A new study has revealed that tirzepatide, a dual incretin agonist, surpasses semaglutide in lowering the risk of type 2 diabetes (T2D) and reducing cardiovascular (CV) events among patients with obesity, establishing a new benchmark in obesity treatment.
Study Overview
The retrospective cohort study, published in eClinicalMedicine, compared tirzepatide and semaglutide’s effects on T2D incidence and major adverse cardiovascular events (MACE) in obese individuals, both with and without pre-existing T2D. The research found that tirzepatide not only led to more substantial weight loss in those without T2D but also provided greater protection against severe CV outcomes in those already diagnosed with T2D.
Background
Obesity is a global health crisis, impacting over 650 million adults and 340 million children worldwide. It significantly elevates the risk of developing T2D, leading to increased morbidity, mortality, and economic burden. Managing obesity typically involves a multifaceted approach, including lifestyle changes, medication, and sometimes surgery—the latter being the most effective but also the most invasive and least accessible.
According to the World Health Organization (WHO), diabetes affects approximately 422 million people globally, with the majority living in low- and middle-income countries. Each year, diabetes is directly responsible for 1.5 million deaths.

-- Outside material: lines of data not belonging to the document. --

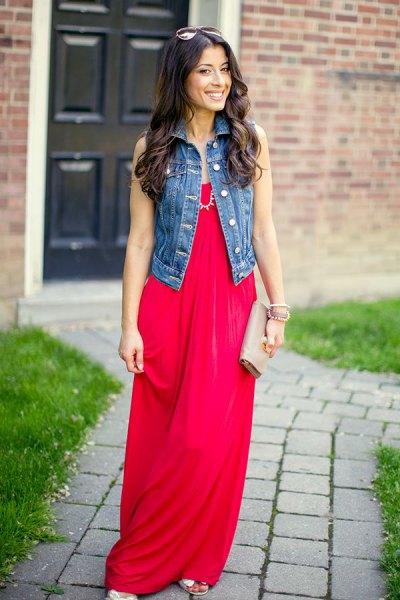 röd maxiklänning denimväst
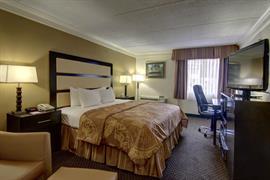 11067_002_Guestroom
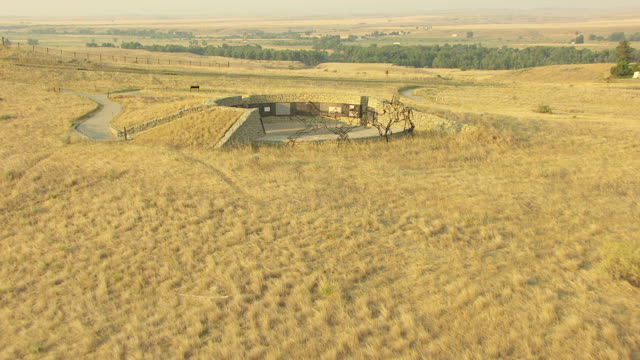 ws aerial view over field to indian memorial at little bighorn / crow agency, montana, united states - battaglia video stock e b–roll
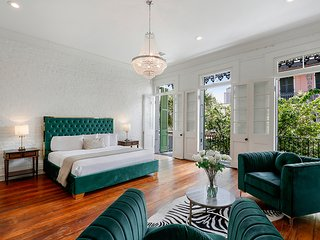 Historic Luxury 3BA Mansion in the French Quarter with Carriage House 16PPL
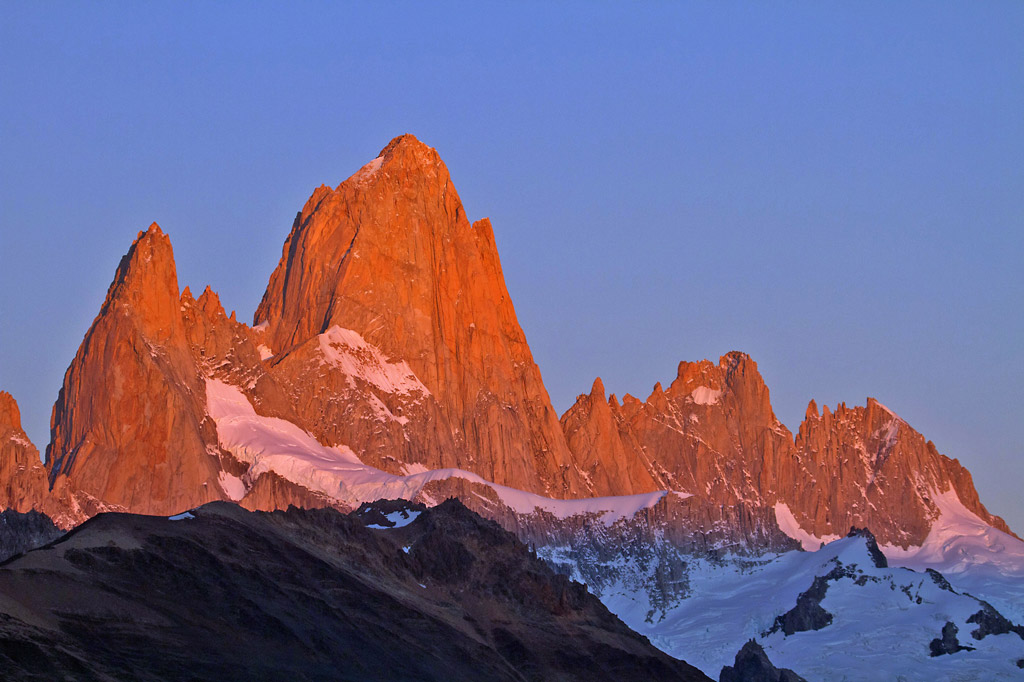 Mt. Fitz Roy at dawn, El Chalten, Argentina © Claudio F. Vidal, Far South Exp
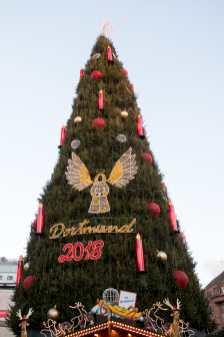 Blick auf den Dortmunder Weihnachtsbaum von der Hansastraße aus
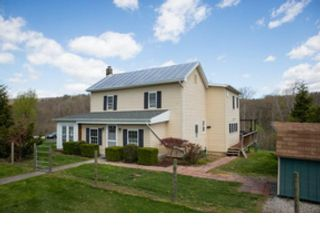 4 BR,  2.50 BTH Single family style home in Broadway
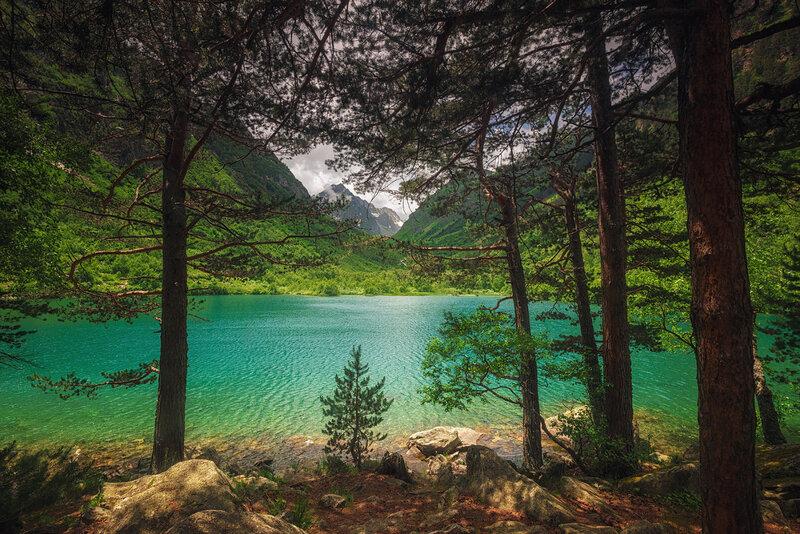 вид на третье Бадукское озеро из каскада — самое высокое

Glucagon-like peptide-1 receptor agonists (GLP-1 RAs) like semaglutide have become a cornerstone in obesity management due to their ability to curb appetite and slow gastric emptying. Semaglutide, in particular, has shown significant weight loss benefits. Tirzepatide, a newer dual agonist that targets both GLP-1 and glucose-dependent insulinotropic polypeptide (GIP), has demonstrated even greater weight loss, which is vital for reducing T2D risk and improving health outcomes in obese patients. However, the full extent of tirzepatide’s impact on T2D incidence and CV outcomes had remained unclear until this study. Notably, while the potential for semaglutide to induce suicidal thoughts has been ruled out, the risk associated with tirzepatide remains unexplored.
Study Details
Researchers utilized anonymized electronic medical records (EMR) from the TriNetX database to conduct the analysis, focusing on two distinct cohorts: one group without pre-existing T2D and another with T2D. Participants in the non-T2D cohort were matched based on baseline characteristics and followed for 12 months after receiving either tirzepatide or semaglutide. This cohort included 6,923 participants in each treatment arm, with a mean follow-up period of approximately 10 months. The average age of participants was 47.5 years, with women comprising 73% of the group, and 73-74% of participants were White.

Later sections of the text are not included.